2) We were sitting on the Jimmy Creek road eating lunch; out of the spinifex. Louis said, there’s some one on the road. I looked up to see a woman walking towards us. She came closer. We waved. She waved. She was Aboriginal, but dressed in safety clothes. After greetings, she wanted us to understand that much of the land behind us was an Aboriginal religious site. There were certain areas we could not go. No problem there. She thanked us and walked away. I later sighted a power shovel and truck working to the east about a kilometer. Maybe she walked over from that operation.
3) Earlier the same day on the same track, we drove past a Thrifty rental truck parked on the verge of the road. As I slowed to pass it, a helicopter suddenly took off from nearby. It headed to the top of a nearby mesa and landed. It eventually flew on to the east. I assume some one got picked up near the truck. We stayed in the area the rest of the day. The helicopter never returned.
4) We drove in Paraburdoo. The main street was blocked by cows. It was a clear sign to leave town and camp. When we returned the next day for phone, groceries, internet, and lunch, I inquired about this at the AusPost. The cows were in town because that’s the only place in the area where there’s forage. Paradurdoo’s common areas and many lawns are keep green using groundwater, unlike the surrounding parched regions. The cows were simply trying to survive. Apparently there had been many more around until the previous week, when Rocklea station mustered them out. Paraburdoo would have been quite an exciting place if this involved the usual helicopter and station hands in trucks.
5) On the way into the Mt. Hilditch section, my target was putative dolomite outcrop about ten kilometers southwest of the West Angelas iron mine. I wanted to avoid the mine site; easier for everyone. The track ran through a gap in the hills and turned west. Directly ahead as a massive tailings pile from the mine. It had expanded beyond all expectation. Luckily the Patrol looks like a mine vehicle.
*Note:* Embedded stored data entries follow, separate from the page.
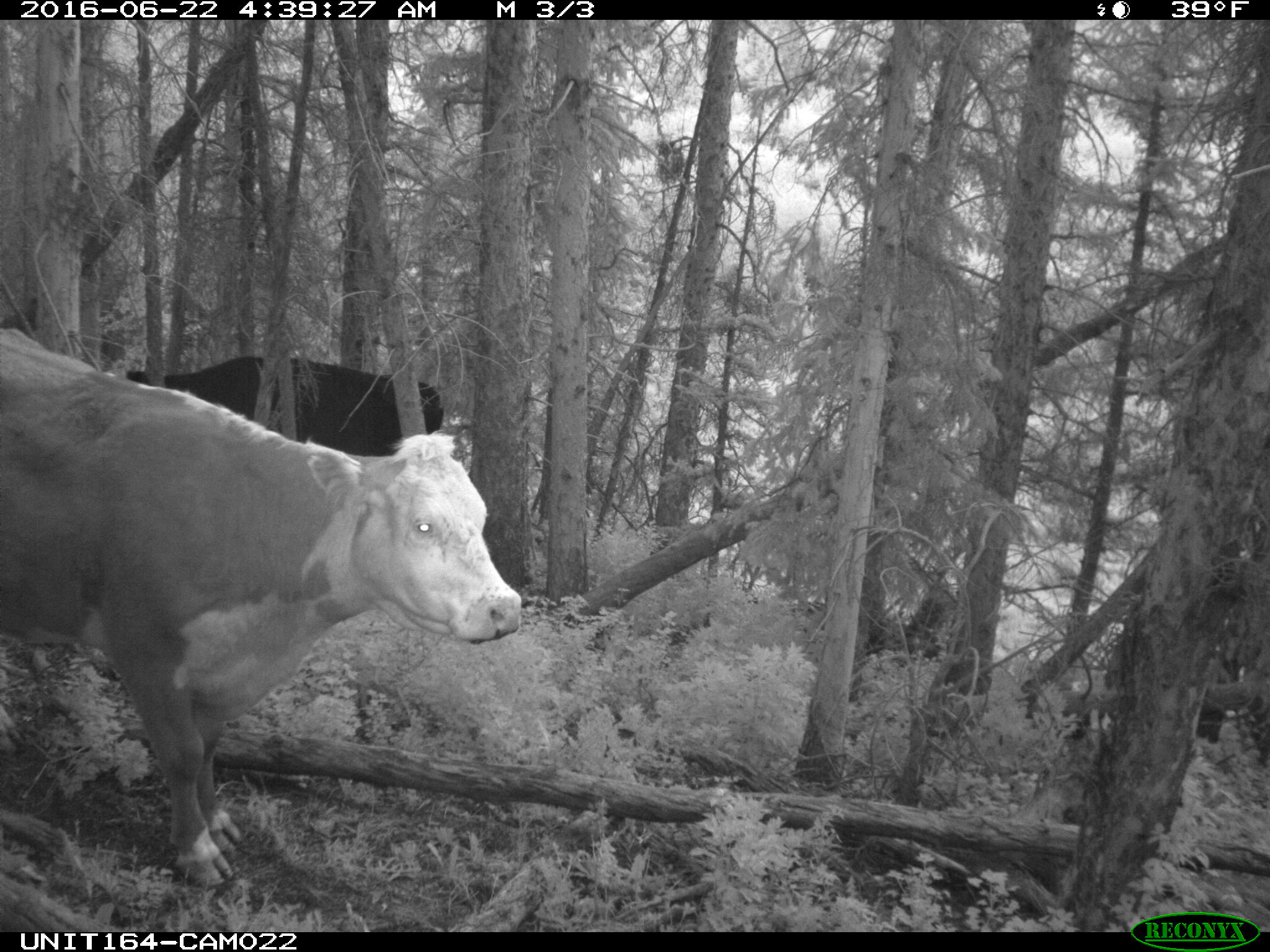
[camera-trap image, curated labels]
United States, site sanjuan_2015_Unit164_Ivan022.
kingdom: Animalia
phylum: Chordata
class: Mammalia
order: Artiodactyla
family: Bovidae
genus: Bos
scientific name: Bos taurus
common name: domestic cow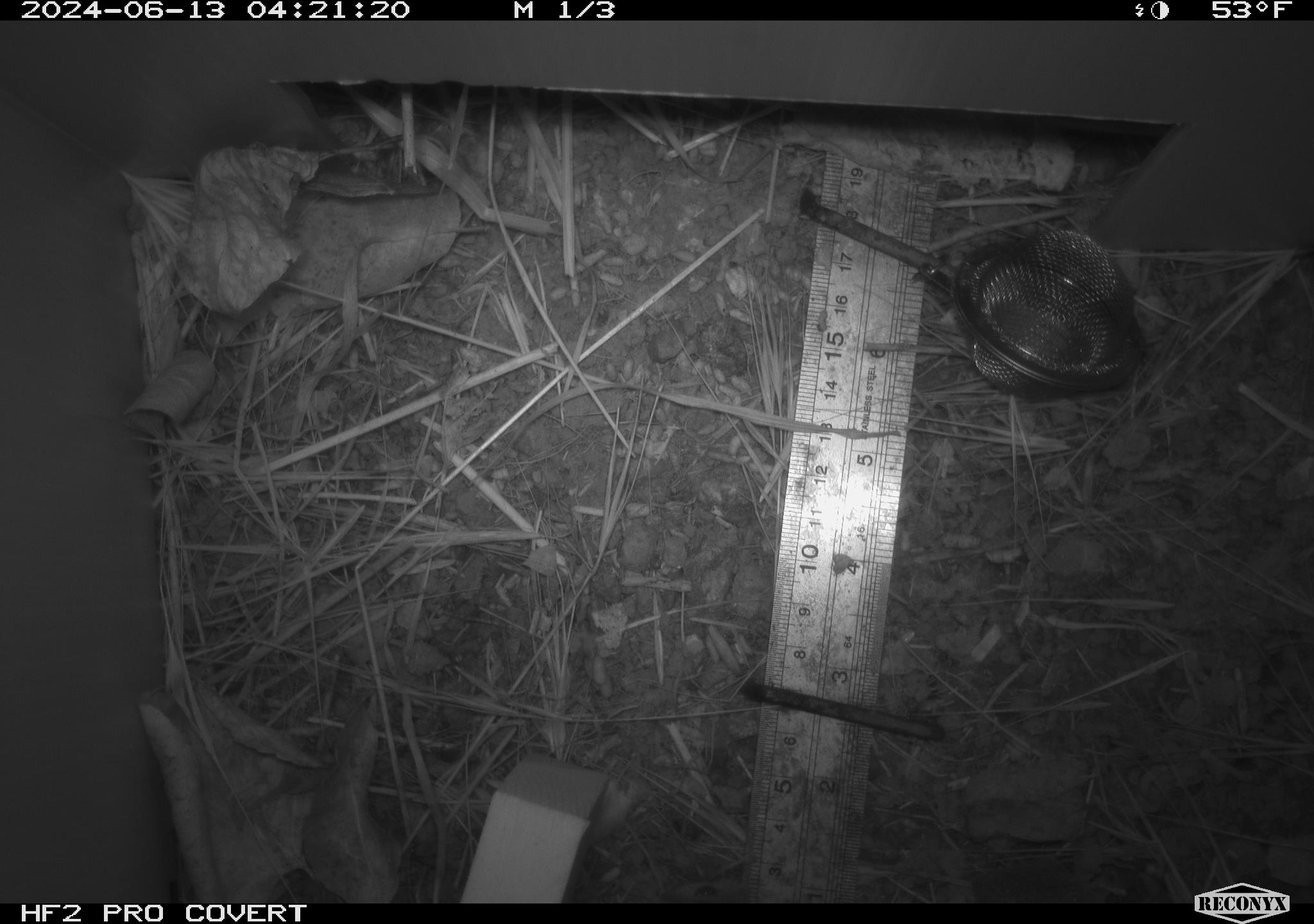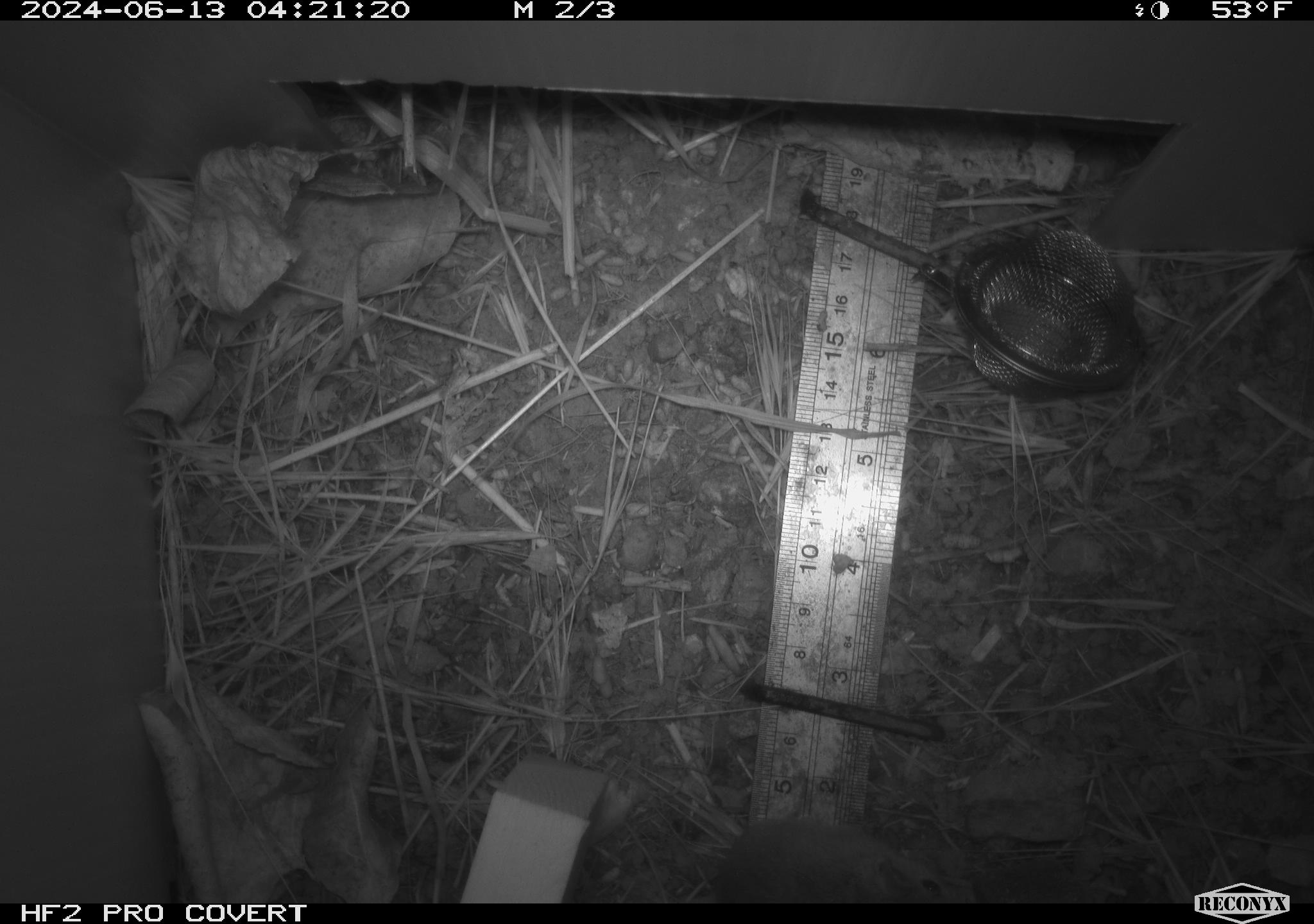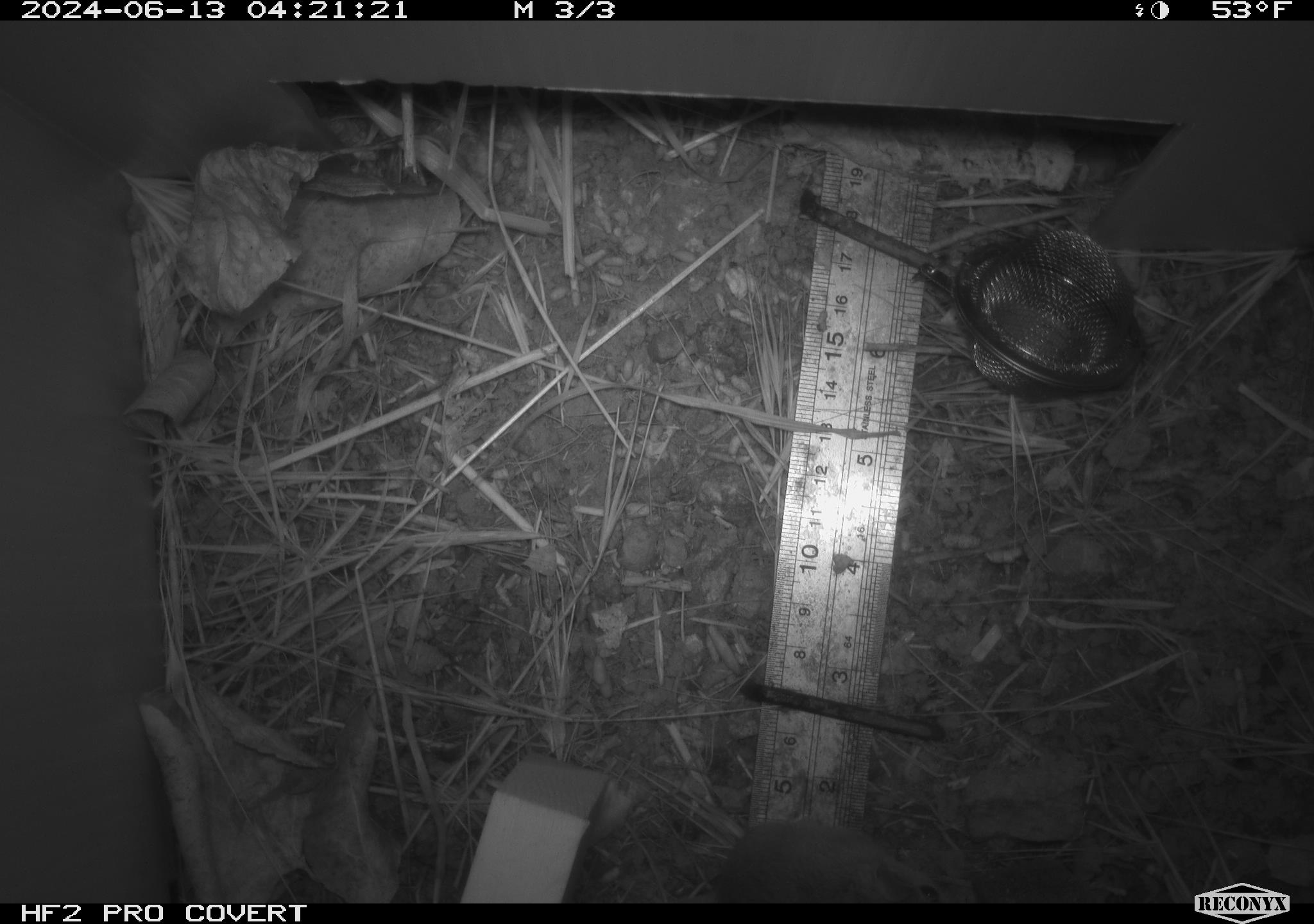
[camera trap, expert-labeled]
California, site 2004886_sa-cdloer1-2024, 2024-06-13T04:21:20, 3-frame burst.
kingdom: Animalia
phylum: Chordata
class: Mammalia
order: Rodentia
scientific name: Rodentia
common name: mouse species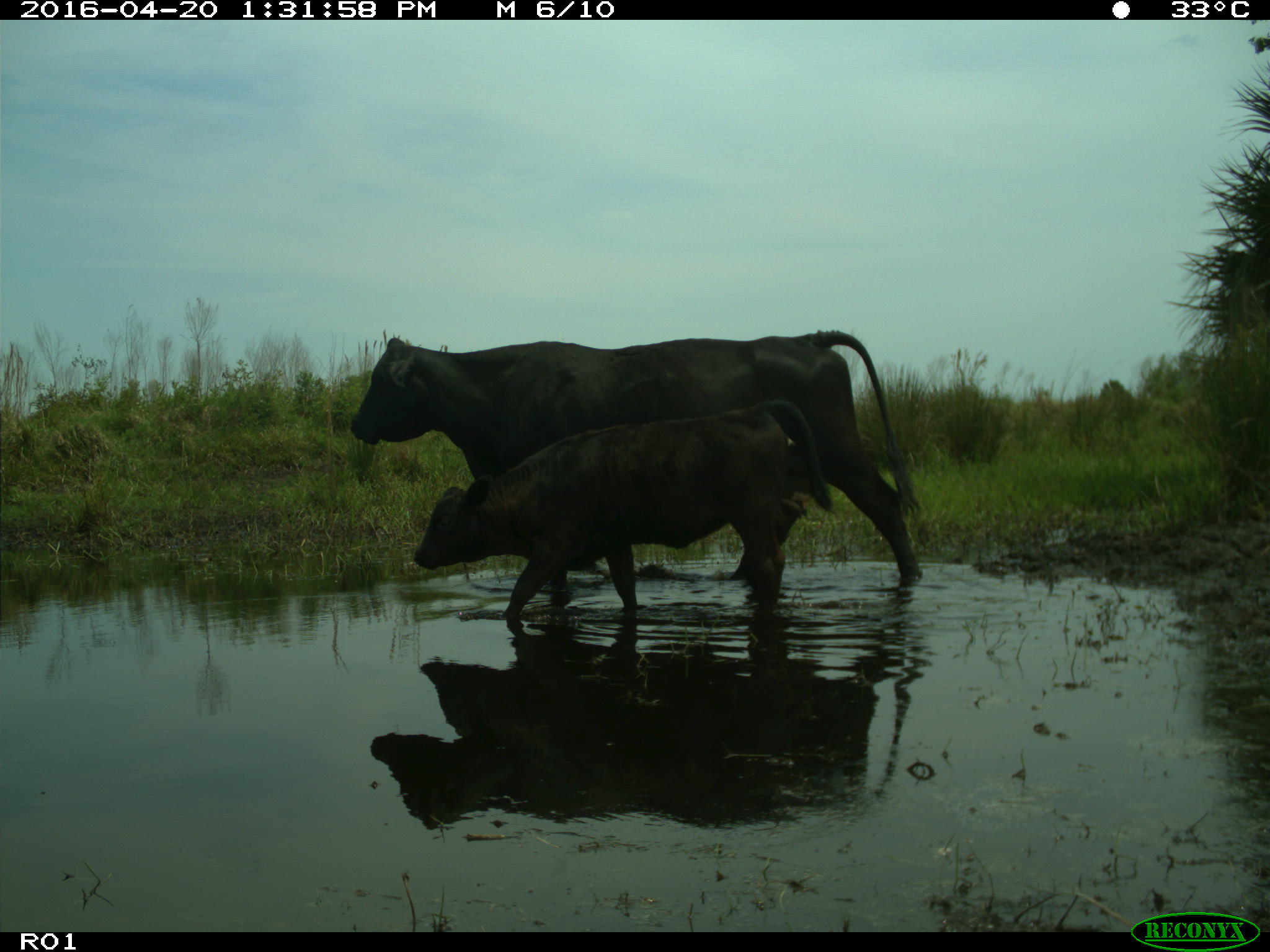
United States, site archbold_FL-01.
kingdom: Animalia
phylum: Chordata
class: Mammalia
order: Artiodactyla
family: Bovidae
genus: Bos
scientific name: Bos taurus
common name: domestic cow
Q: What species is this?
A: Bos taurus (domestic cow).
6) I held my breath wondering how to end this post. What would the land provide? I cringed at the idea of having to manufacture something that fit this narrative. Provision occurred. After a final swagout, we drove west on the Giles Point track towards Newman. It’s one of the old Pilbara roads, now used for mine exploration and station work. It’s in good shape, but has serious patches of bull dust. I drove the Patrol through one of these soft patches at a sharp curve in the road. I looked to my right, checking the berm height, and saw a flash of purple.
The turn in the road: the bush just left of center
I stopped. It was a Common Fire Bush in flower. Wow; it’s early in the season and it’s been really dry, so flowers have been very rare. One of my loves of the Pilbara has been its flowers; so diverse, so fecund. The Fire Bush was lovely. It was covered with blooms and about-to-be blooms. It was a stark and welcome contrast to the harsh dryness of the Pilbara this season.